● SOURCE EXCERPT:
What would I see the War like if I were an Iraqi exile?

LI has been reading Benjamin Constant's essay on the "Spirit of Conquest" thinking of that question this weekend. Constant wrote the essay in 1813, in Germany. He'd been in exile from Napoleon's France for five years, following in the wake of his lover, Mme. de Stael. He'd had to flee Napoleon's troops in Germany more than once. From this viewpoint, he could see just what was wrong with revolutionary expansionist wars. Which, oddly enough, is how our War is being advertised.

With less mandarin reference, the NYT Magazine article about, mostly, Kanan Makiya, the intellectual architect of the Defense department favored blueprint for Post-Saddam Iraq, thrusts the question under our noses. George Packer, who wrote the article, has been on the edge about these issues. If, like me, you feel the War will be a disaster, you still have to stop and consider the position of the politically active Iraqi exile. LI's politics, before it fits into an ideology, requires "fantasia" -- a term O'brien uses to describe Burke's politics. It means the ability to imaginative project oneself. For Burke, and I think, although O'Brien would disagree, for Marx, fantasia is the horizon that conditions politics -- not justice.

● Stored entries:
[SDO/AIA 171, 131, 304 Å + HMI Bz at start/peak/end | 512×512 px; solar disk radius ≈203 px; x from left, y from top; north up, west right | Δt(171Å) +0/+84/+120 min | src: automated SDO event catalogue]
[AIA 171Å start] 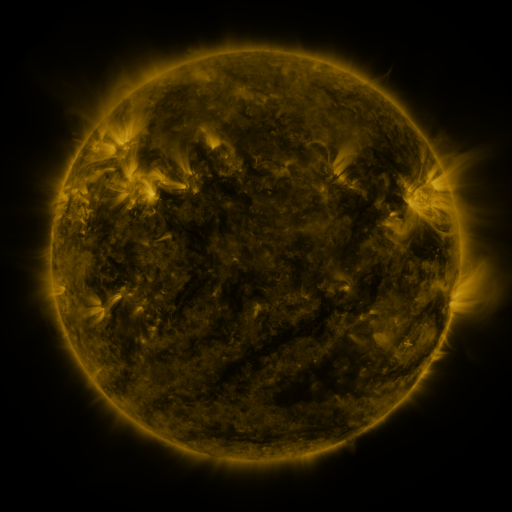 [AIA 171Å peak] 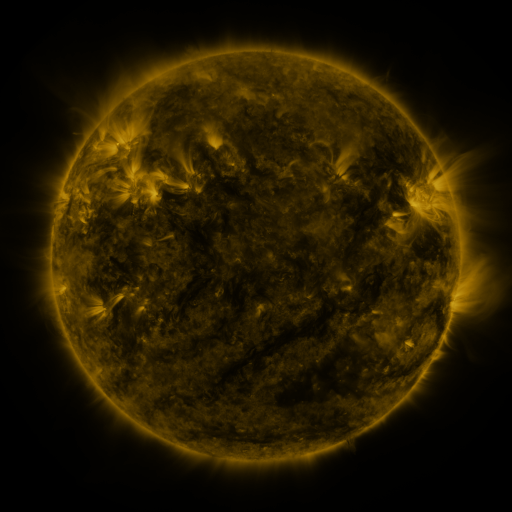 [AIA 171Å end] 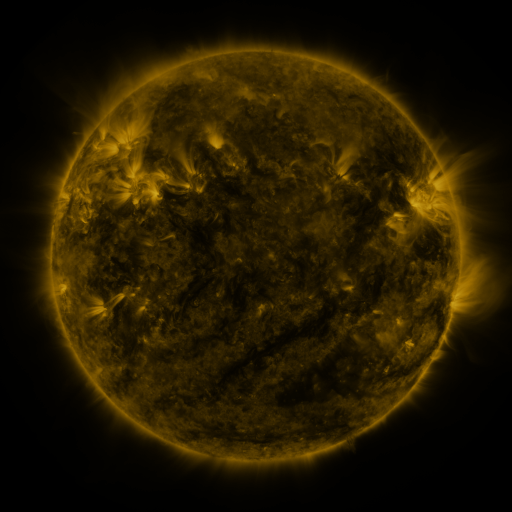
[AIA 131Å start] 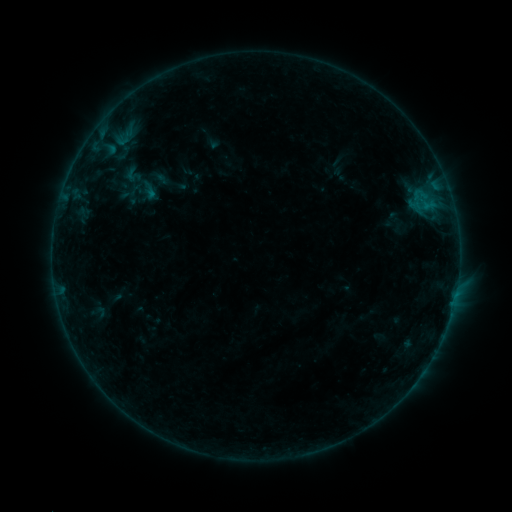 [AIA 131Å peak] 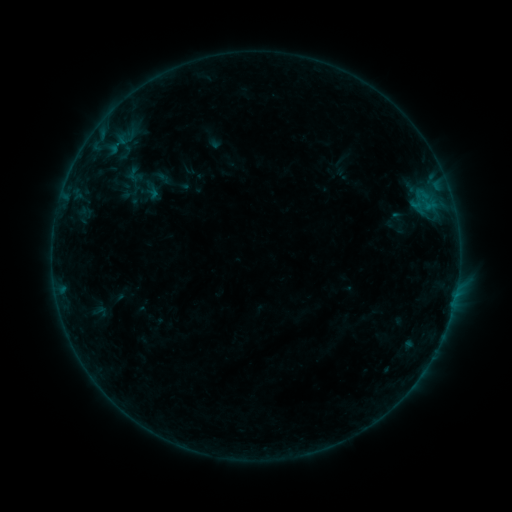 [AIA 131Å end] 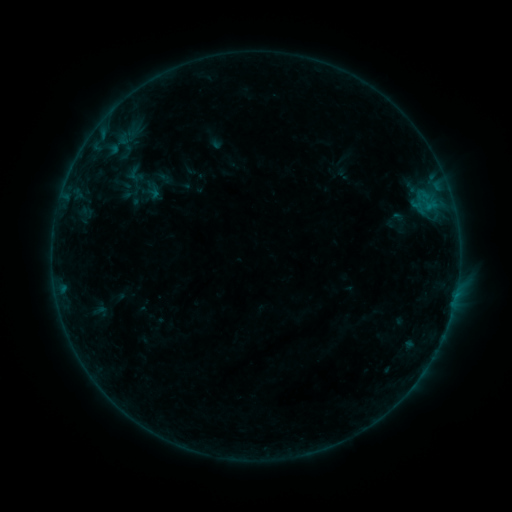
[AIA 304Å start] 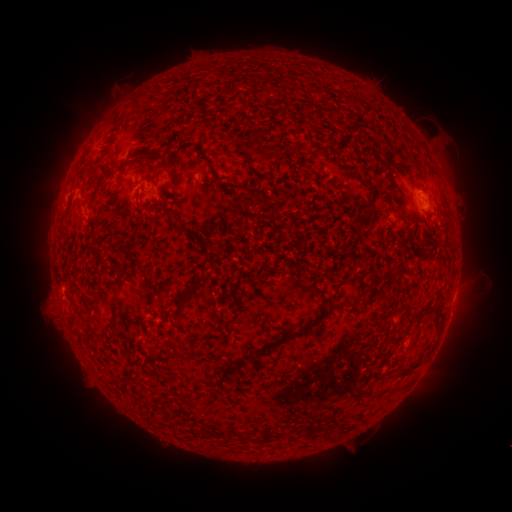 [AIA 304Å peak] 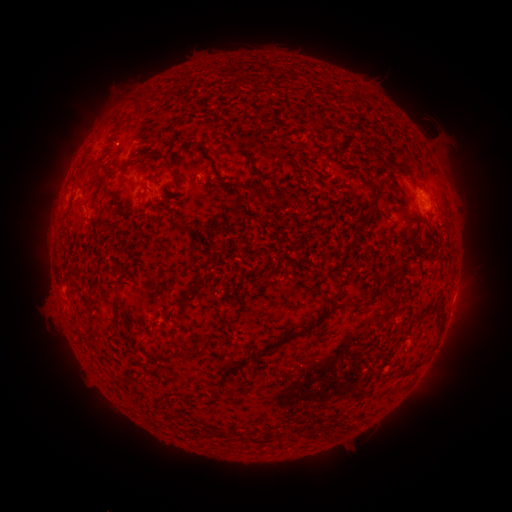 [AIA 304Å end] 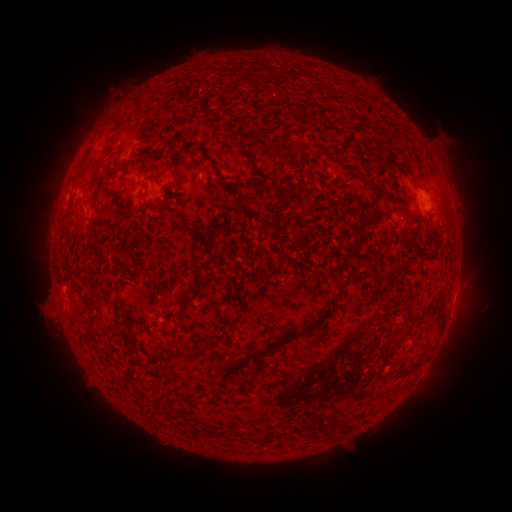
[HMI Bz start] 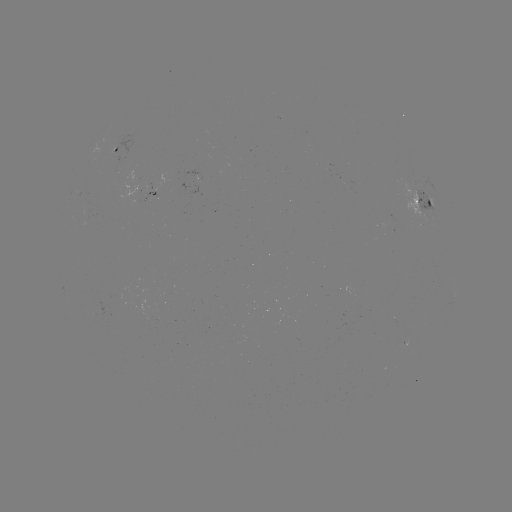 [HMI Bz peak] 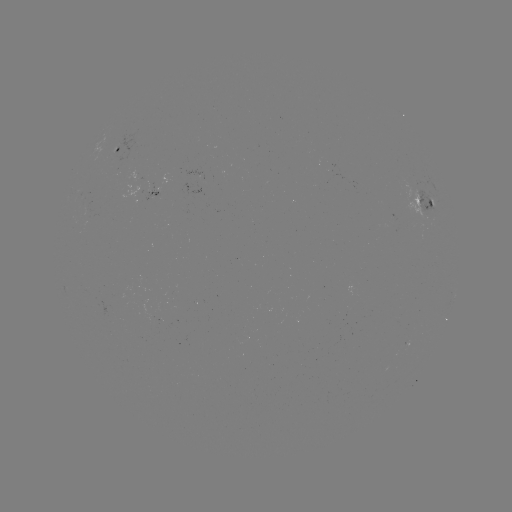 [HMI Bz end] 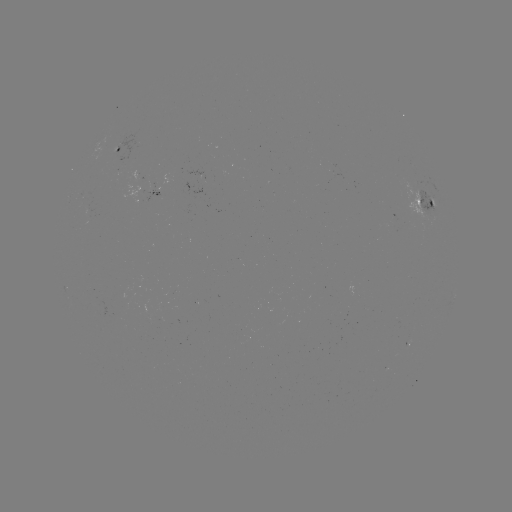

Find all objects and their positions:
emerging-flux region: (90, 213)
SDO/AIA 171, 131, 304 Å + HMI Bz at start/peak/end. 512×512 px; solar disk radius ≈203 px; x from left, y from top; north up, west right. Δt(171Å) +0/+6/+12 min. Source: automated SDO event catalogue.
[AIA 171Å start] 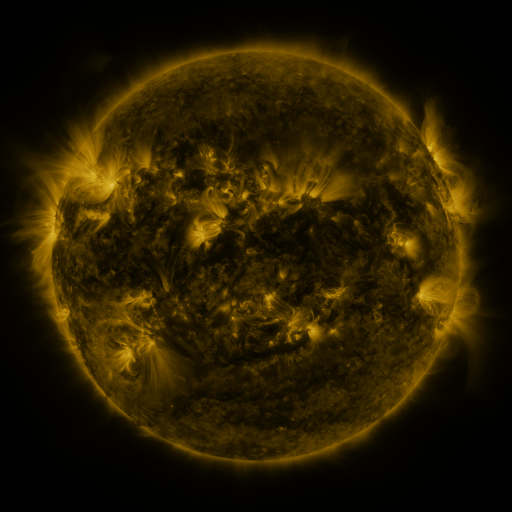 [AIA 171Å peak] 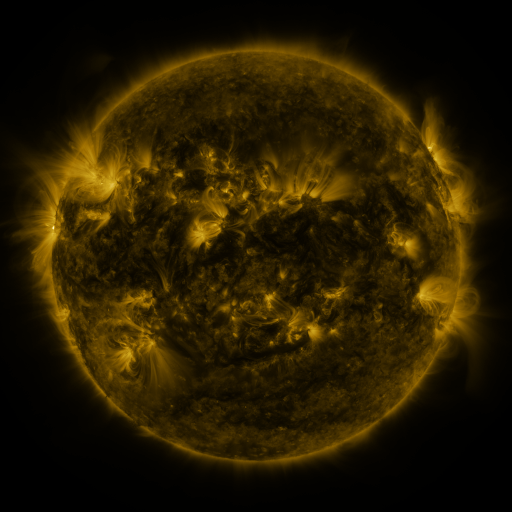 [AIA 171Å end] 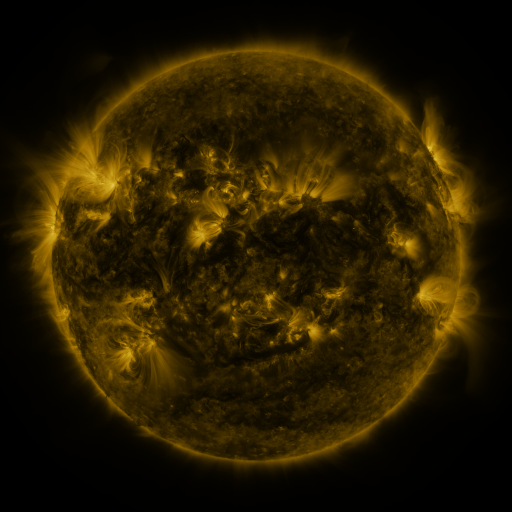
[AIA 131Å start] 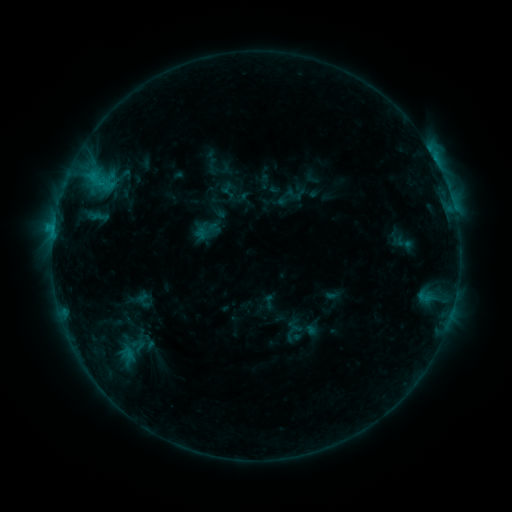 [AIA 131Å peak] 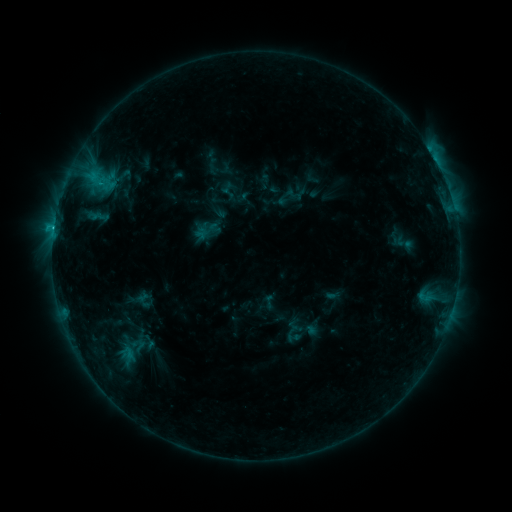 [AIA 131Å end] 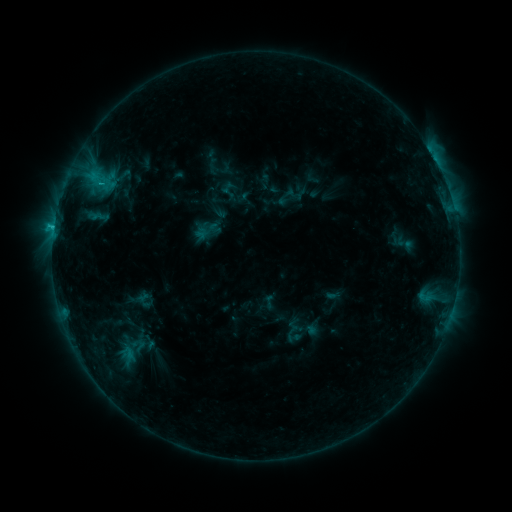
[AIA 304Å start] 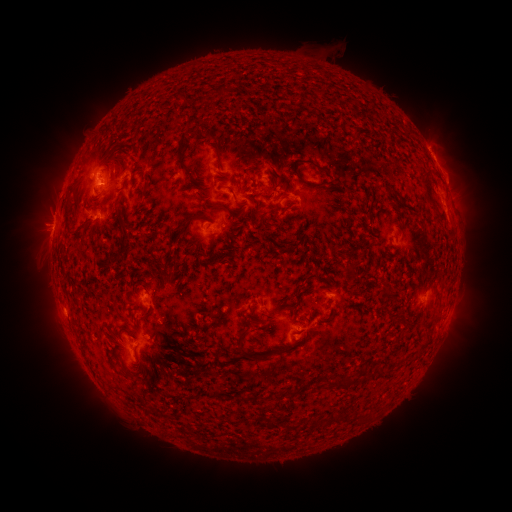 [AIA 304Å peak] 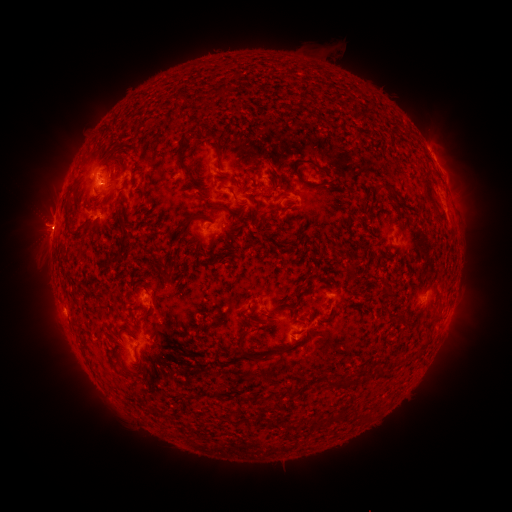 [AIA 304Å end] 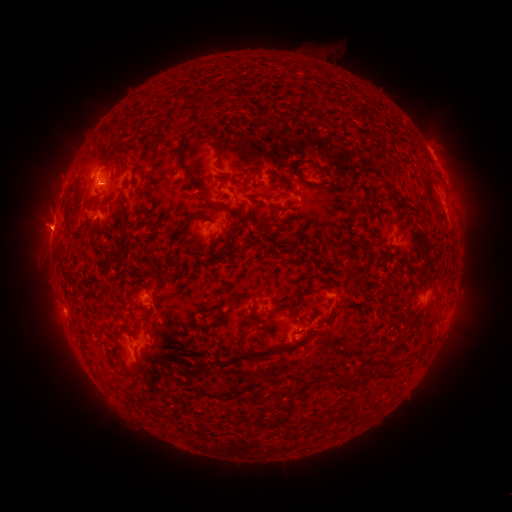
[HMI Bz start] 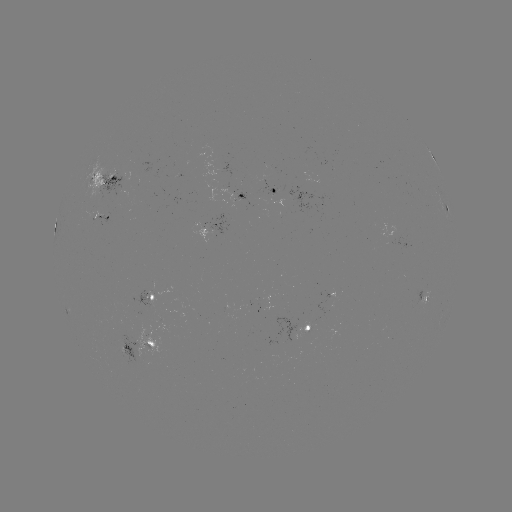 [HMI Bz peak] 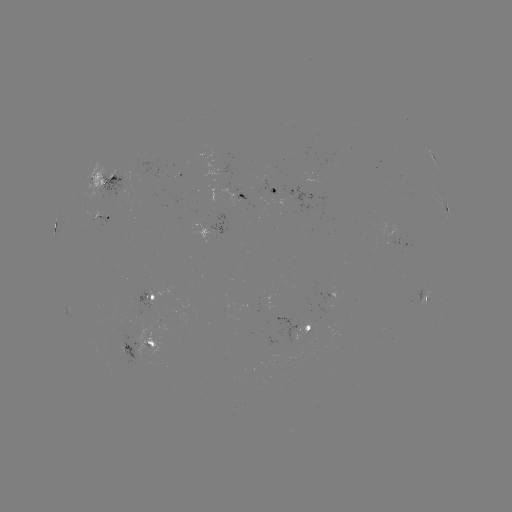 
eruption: <bbox>11, 195, 69, 262</bbox>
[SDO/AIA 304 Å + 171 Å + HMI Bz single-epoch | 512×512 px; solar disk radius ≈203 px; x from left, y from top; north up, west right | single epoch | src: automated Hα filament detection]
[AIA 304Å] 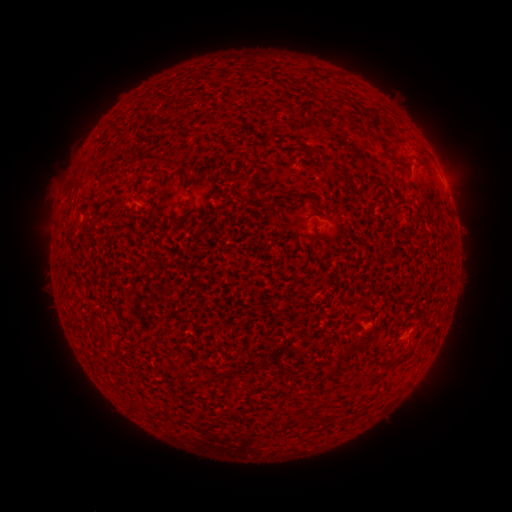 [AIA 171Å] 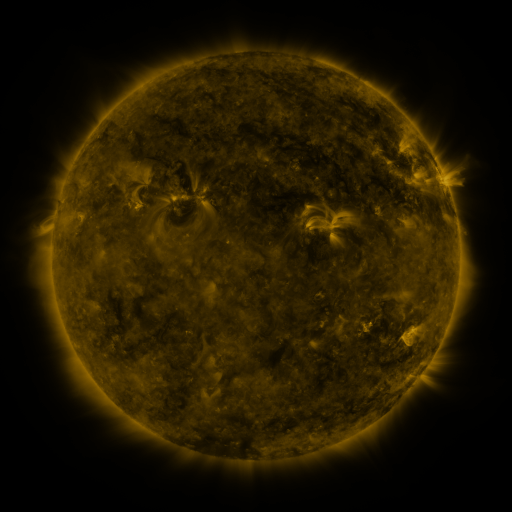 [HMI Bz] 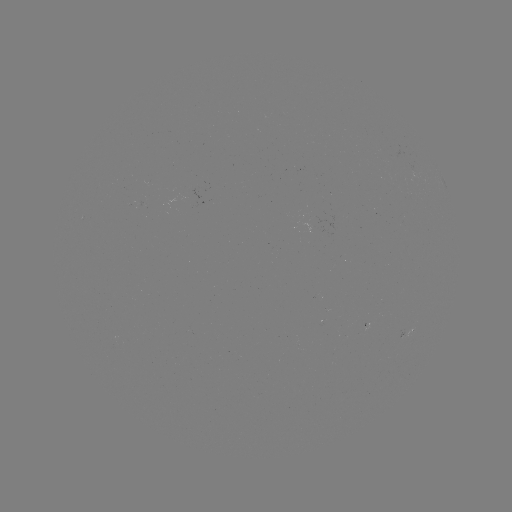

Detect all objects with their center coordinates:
filament: (282, 85)
filament: (371, 136)
filament: (311, 149)
filament: (176, 162)
filament: (185, 177)
filament: (350, 186)
filament: (281, 203)
filament: (315, 237)
filament: (359, 348)
filament: (341, 357)
filament: (402, 361)
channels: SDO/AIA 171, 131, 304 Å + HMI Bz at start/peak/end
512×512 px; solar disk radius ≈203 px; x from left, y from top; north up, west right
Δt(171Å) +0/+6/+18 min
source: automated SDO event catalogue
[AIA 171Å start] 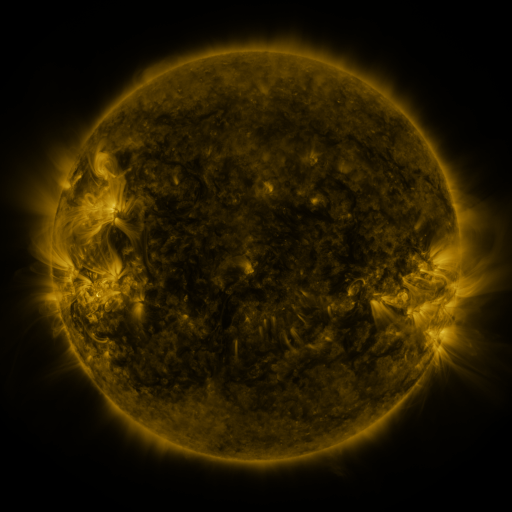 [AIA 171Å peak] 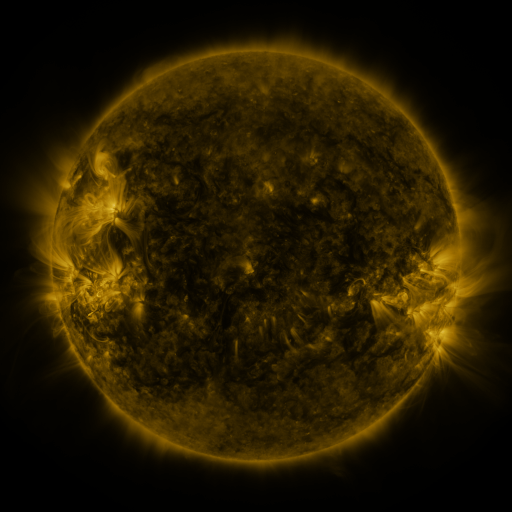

● WHAT IS ASKED:
1. For each statement below, state whether it agrees with the passage on the Iraq War, answering yes or no and quoting the words of the passage that decide it. (a) Constant wrote the essay in 1813 in France. (b) Constant had been in exile from Napoleon's France for five years when he wrote it. (c) George Packer wrote the NYT Magazine article.
2. Return the portion of the passage on the Iraq War starting at "With less mandarin" and ending at "-- not justice.", copied word for word.
Draw only on the passage on the Iraq War, not on the entries.

● FINAL RESULTS:
1.
(a) No: "Constant wrote the essay in 1813, in Germany."
(b) Yes: "He'd been in exile from Napoleon's France for five years"
(c) Yes: "George Packer, who wrote the article"

2.
With less mandarin reference, the NYT Magazine article about, mostly, Kanan Makiya, the intellectual architect of the Defense department favored blueprint for Post-Saddam Iraq, thrusts the question under our noses. George Packer, who wrote the article, has been on the edge about these issues. If, like me, you feel the War will be a disaster, you still have to stop and consider the position of the politically active Iraqi exile. LI's politics, before it fits into an ideology, requires "fantasia" -- a term O'brien uses to describe Burke's politics. It means the ability to imaginative project oneself. For Burke, and I think, although O'Brien would disagree, for Marx, fantasia is the horizon that conditions politics -- not justice.